In a newly filed report with the Ohio Public Utilities Commission, AEP said the long-term transformation of its generation business is expected to reduce its reliance on coal from 65% of its generation capacity in 2012 to approximately 46% in 2020. That is among the reports expected to be updated in several weeks.

AEP affiliates "are heavily invested in renewable energy resources and highly successful energy efficiency programs," the company said. "This balancing of our fuel resources and demand reduction efforts will move us forward on the path to continued carbon dioxide reductions, helping us achieve our voluntary 2020 goal to reduce GHG emissions by 10 percent from 2010 levels."

Ridout said AEP's use of renewable energy is "expected to go up a little bit" by 2020 as the company attempts to comply with Ohio's 2008 renewable portfolio standard. Those rules require utilities to get at least 25% of their power from renewables such as wind and solar and "advanced energy" like clean coal and nuclear by 2025, with at least half coming from inside the state.

Newly filed state legislation, S.B. 310, backed by Ohio Senate Republicans would freeze renewable and energy efficiency standards for about a year while lawmakers determine whether the 2008 law, S.B. 221, should be scrapped or amended.

Under AEP's updated generation plan, "we'll use less gas than we had projected previously," Ridout noted. "Gas is still going to increase but not as much as we had projected. Coal generation will not fall as much as previously forecasted."

In February 2012, AEP retired 450-MW Unit 5 at its Philip Sporn baseload coal plant in New Haven, West Virginia. Unit 3, a 165-MW facility, was shuttered at the Conesville baseload plant in Conesville, Ohio, in December 2012.

By June 1, 2015, according to the report filed with the PUC, AEP plans to retire another 2,500 MW of coal-based capacity: three units totaling 630 MW at the Kammer plant in Moundsville, West Virginia; five units totaling 1,425 MW at the Muskingum River plant in Beverly, Ohio; one 53-MW unit at the Beckjord plant in New Richmond, Ohio; one 100-MW unit at the Picway plant in Lockbourne, Ohio; and two additional units representing 300 MW at the Sporn plant.

Other coal unit retirements are planned at several baseload plants in Virginia, Indiana, Kentucky, Oklahoma and Texas.
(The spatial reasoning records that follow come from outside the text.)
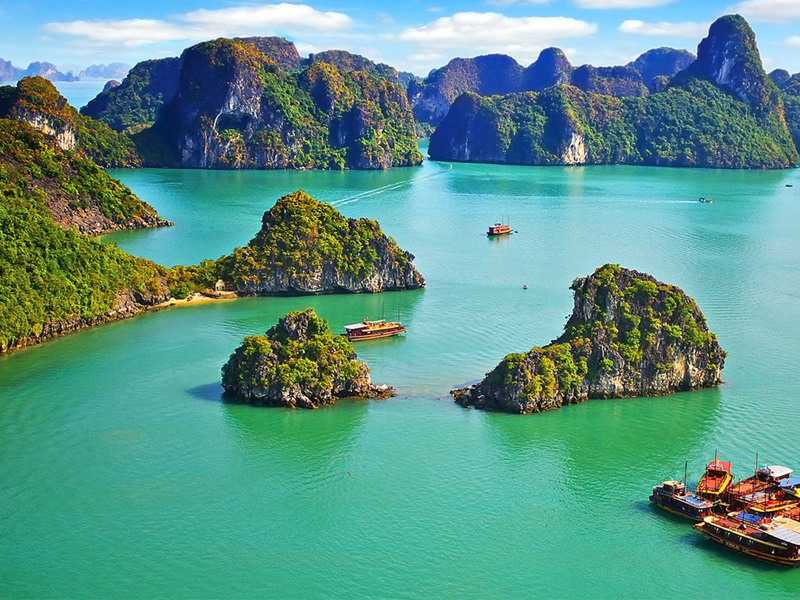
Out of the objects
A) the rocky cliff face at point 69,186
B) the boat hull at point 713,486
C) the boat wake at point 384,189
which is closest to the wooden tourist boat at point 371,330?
the boat hull at point 713,486

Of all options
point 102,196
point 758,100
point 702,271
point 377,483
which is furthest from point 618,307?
point 758,100

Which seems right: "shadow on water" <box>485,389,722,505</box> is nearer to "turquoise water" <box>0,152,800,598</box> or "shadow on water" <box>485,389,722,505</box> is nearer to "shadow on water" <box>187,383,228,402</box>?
"turquoise water" <box>0,152,800,598</box>

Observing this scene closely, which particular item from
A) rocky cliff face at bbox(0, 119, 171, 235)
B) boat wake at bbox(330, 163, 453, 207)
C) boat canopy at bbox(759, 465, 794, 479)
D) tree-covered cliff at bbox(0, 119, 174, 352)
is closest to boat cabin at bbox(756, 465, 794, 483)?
boat canopy at bbox(759, 465, 794, 479)

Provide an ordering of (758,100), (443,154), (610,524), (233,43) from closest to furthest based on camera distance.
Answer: (610,524), (233,43), (758,100), (443,154)

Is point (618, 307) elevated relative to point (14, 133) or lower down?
lower down

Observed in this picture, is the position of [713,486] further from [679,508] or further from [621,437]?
[621,437]

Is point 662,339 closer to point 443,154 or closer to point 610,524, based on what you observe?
point 610,524
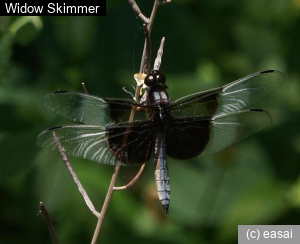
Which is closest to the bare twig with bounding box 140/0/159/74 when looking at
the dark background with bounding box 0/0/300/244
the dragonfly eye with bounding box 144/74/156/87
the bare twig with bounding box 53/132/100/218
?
the dragonfly eye with bounding box 144/74/156/87

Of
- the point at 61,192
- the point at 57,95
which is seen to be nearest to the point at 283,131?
the point at 61,192

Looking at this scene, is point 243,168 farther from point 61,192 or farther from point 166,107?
point 166,107

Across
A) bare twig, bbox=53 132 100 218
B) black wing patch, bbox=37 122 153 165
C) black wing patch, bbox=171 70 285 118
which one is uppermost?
black wing patch, bbox=171 70 285 118

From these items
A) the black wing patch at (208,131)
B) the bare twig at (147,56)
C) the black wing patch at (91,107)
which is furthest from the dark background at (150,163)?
the bare twig at (147,56)

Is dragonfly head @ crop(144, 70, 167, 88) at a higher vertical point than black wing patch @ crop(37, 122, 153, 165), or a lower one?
higher

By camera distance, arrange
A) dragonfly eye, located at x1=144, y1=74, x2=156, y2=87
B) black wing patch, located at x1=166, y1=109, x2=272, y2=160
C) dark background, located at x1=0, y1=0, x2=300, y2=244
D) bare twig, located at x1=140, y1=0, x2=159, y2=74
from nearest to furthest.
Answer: bare twig, located at x1=140, y1=0, x2=159, y2=74 → dragonfly eye, located at x1=144, y1=74, x2=156, y2=87 → black wing patch, located at x1=166, y1=109, x2=272, y2=160 → dark background, located at x1=0, y1=0, x2=300, y2=244

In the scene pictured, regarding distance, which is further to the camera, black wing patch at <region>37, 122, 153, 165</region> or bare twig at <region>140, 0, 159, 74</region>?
black wing patch at <region>37, 122, 153, 165</region>

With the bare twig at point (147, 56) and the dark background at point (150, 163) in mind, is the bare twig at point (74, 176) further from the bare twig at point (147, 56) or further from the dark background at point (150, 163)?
the dark background at point (150, 163)

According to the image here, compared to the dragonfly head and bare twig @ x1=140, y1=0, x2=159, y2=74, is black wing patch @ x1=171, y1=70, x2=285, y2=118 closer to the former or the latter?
the dragonfly head
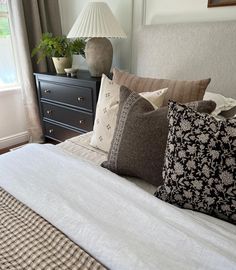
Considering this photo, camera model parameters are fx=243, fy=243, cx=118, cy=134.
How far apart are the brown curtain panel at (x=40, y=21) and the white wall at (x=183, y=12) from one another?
121 cm

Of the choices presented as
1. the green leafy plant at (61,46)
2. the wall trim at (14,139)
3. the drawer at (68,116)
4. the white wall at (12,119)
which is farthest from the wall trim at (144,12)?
the wall trim at (14,139)

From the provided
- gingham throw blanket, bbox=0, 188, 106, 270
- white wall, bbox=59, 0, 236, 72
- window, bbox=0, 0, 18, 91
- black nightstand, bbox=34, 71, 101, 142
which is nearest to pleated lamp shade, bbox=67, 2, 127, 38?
white wall, bbox=59, 0, 236, 72

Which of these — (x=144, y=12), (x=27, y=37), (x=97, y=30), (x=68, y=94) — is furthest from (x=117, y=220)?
(x=27, y=37)

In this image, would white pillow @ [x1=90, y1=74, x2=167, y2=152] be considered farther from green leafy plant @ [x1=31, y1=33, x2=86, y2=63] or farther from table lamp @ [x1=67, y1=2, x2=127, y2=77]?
green leafy plant @ [x1=31, y1=33, x2=86, y2=63]

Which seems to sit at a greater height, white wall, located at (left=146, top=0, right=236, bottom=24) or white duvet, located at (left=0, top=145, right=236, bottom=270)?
white wall, located at (left=146, top=0, right=236, bottom=24)

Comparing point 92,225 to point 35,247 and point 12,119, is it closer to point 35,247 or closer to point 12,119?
point 35,247

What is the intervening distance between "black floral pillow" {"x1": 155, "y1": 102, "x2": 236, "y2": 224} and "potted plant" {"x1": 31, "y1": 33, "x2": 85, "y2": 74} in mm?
1683

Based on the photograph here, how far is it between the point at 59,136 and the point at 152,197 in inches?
74.7

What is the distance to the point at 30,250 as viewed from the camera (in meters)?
0.70

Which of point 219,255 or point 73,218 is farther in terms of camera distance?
point 73,218

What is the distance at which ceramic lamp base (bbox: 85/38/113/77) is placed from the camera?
2.09 m

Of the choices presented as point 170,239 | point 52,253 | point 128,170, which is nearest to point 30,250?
point 52,253

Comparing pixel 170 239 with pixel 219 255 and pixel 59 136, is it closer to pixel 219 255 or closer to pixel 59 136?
pixel 219 255

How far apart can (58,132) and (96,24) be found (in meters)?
1.18
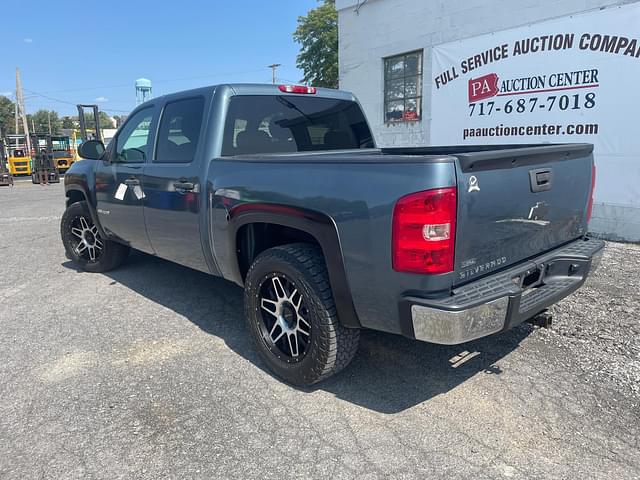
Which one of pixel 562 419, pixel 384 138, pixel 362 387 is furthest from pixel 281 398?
pixel 384 138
AEP told the PUC it is focused on "taking practical, short-term actions to reduce emissions of CO2 and other GHGs, such as improving energy efficiency, investing in the development of cost-effective and less carbon-intensive technologies" and evaluating its assets, including power plants, office buildings and its mobile fleet across a "range of reasonable scenarios."

Whether the 50-MW Turning Point solar project once proposed for Ohio remains in the mix is uncertain.

The PUC more than a year ago placed the project in limbo when it prevented AEP Ohio from recovering its portion of the large solar array that would be developed by other investors.

Turning Point is not necessarily dead, however, AEP Ohio spokeswoman Terri Flora said Monday. "From our perspective right now, it's dormant," she said.

The project may be revisited, she suggested, once the General Assembly makes a definitive decision on the fate of the RPS and energy efficiency.